C. IMPACT SUR LES ASPIRATIONS
les sociologues parlent du "plafond des aspirations" : le fait de ne pas représenter de femmes ingénieures conditionne inconsciemment les filles à penser que ce n'est pas un métier pour elles
→ les récits influencent les projets futurs
ex :
- les filles se projettent plus dans les métiers du soin et de l'aide à la personne
- les garçons sont plus dans des activités nécessitant des efforts physiques (BTP, mécano)
ainsi que dans le rejet des pratiques artistiques considérées comme "féminines"
mais l’impact éducatif renforce les inégalités, le mépris de classe (peur des brigans, sdf…), vision hétéro, mépris des sexualités.

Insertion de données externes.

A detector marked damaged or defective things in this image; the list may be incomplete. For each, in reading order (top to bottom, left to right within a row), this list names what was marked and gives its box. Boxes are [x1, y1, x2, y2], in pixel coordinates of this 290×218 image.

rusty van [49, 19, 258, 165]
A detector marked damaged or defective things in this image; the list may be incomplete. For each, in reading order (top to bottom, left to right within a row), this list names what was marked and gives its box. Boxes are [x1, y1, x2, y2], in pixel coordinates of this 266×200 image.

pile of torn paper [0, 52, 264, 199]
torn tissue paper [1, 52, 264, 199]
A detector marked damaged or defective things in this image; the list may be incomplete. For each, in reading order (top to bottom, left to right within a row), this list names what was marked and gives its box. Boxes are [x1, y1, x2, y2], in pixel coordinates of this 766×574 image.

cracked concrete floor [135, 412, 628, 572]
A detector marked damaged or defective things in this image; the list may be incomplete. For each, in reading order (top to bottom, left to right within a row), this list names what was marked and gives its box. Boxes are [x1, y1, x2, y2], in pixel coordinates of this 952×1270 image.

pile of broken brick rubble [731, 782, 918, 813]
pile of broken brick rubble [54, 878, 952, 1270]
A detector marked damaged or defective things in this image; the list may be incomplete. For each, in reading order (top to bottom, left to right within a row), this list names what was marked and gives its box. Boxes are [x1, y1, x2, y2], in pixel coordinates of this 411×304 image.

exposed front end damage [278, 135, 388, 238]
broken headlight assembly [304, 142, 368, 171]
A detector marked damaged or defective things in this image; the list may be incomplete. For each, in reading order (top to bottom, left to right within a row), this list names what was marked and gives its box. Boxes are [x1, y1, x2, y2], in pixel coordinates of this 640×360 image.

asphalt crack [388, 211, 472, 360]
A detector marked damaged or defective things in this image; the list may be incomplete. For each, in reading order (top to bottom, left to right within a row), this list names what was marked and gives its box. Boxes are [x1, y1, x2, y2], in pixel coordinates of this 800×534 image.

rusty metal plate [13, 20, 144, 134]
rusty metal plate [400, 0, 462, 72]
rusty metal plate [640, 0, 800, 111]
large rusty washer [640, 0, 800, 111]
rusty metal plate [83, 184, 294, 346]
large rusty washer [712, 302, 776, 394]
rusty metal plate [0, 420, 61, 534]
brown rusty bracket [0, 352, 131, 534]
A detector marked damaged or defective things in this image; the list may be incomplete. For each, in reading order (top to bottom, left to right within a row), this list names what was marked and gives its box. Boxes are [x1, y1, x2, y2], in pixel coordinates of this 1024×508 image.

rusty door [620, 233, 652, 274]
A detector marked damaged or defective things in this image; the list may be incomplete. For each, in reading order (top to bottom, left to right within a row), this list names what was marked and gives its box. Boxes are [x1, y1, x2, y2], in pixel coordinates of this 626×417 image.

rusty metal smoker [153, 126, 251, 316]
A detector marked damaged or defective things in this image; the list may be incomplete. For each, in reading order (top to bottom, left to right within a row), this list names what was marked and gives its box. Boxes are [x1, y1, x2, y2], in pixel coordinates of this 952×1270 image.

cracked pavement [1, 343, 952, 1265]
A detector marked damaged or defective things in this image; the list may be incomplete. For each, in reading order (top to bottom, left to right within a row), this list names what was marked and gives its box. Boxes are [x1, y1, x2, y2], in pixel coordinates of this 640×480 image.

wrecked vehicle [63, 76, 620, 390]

→ l’animation participe à la construction du regard porté sur soi et sur les autres.
mais depuis plusieurs décennies → l'animation est plus diversifié et tend vers une représentation plus émancipatrice
III. VERS UNE REPRÉSENTATION PLUS ÉMANCIPATRICE ?
A. AUTRES HÉROÏNES DIFFÉRENTES
Mulan : va à la guerre → courage et indépendance
véritable rupture
qualités autrefois réservées aux rôles masc.
protéger sa famille
Vaiana : quête personnelle, pas d’histoire d’amour centrale
plus récemment
rebelle (rejet)
sauvegarde de son peuple
Elsa : recherche de soi, autonomie
→ héroïnes non définies uniquement par le mariage
mais + par leurs choix, compétences…
B. L’EXEMPLE D’HAYAO MIYAZAKI → réalisateur japonais
→ propose depuis longtemps une vision différente de la femme avant même que le problème soit discuté en europe avec ses débuts dans les années 60.
Le voyage de Chihiro : ni une princesse, ni guerrière
devient héroïque seule, grandit grâce à son expérience.
Nausicaa et la Vallée du vent : guerrière, personnages complexes,
pas parfaite, ni passive
perso qui doutent, échouent mais avancent
Rejet du “sauveur” : Miyazaki a dit que les héroïnes ont besoin d’un ami mais jamais d’un sauveur : elles restent actrices de leur destin.
→ inversant le mythe du prince charmant.
Diversité des rôles : femmes de tout âge et milieux (jeunes filles, mères, guerrières, ouvrières, sorcières).
Cette richesse montre que
→ l’animation peut devenir un outil pour déconstruire les stéréotypes.
cependant : les films ne sont pas les seuls responsables de ces conséquences sur les enfants : famille, école, réseaux sociaux et publicités jouent un rôle majeur dans ce processus de construction.
CONCLUSION
- les films d’animation ont longtemps diffusé des stéréotypes physiques et de genre construisant ainsi des "rêves" pour les enfants
- ces modèles influencent l’image de soi des enfants et leur vision du monde.
- enjeu actuel : non seulement représenter la diversité, mais developper les esprits critiques afin de comprendre que : fiction // réel → les dessins animés ne définit pas ce qu’ils doivent être ou devenir.
- depuis plusieurs années, on observe une évolution : apparition de personnages autonomes, variés et complexes.
- ouverture : les nouvelles formes d’animation et technologies permettront-elles un jour une représentation réellement inclusive de tous les genres, corps, et identités ?
afin que chaque enfant puisse se reconnaître pleinement à travers l’écran.